Extracted records:
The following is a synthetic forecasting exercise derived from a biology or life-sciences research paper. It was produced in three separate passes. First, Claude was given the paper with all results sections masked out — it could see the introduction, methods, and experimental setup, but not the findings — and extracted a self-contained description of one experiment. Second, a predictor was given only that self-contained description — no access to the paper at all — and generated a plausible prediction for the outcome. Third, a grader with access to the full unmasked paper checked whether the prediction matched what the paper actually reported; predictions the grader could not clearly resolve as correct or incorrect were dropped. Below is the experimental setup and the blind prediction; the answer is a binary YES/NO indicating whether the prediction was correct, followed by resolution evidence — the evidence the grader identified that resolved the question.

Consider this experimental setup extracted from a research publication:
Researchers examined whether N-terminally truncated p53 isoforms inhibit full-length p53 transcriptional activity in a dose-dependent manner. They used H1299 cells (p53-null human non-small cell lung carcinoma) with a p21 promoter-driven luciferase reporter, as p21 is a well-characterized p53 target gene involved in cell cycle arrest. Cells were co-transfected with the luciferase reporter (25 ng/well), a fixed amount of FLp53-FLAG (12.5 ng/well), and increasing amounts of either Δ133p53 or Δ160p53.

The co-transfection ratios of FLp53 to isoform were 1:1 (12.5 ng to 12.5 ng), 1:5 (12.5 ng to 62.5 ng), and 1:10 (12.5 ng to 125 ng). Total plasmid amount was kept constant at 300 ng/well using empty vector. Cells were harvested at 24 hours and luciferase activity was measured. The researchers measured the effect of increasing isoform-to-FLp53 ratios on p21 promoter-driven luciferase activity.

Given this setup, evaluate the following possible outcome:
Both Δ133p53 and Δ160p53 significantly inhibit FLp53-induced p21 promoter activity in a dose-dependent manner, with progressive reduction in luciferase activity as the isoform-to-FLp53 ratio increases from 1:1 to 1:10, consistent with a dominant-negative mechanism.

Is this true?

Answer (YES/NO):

Task objective: Copy all lines from the material that hold "this".

Task result:
Consider this experimental setup extracted from a research publication:
Given this setup, evaluate the following possible outcome:
Is this true?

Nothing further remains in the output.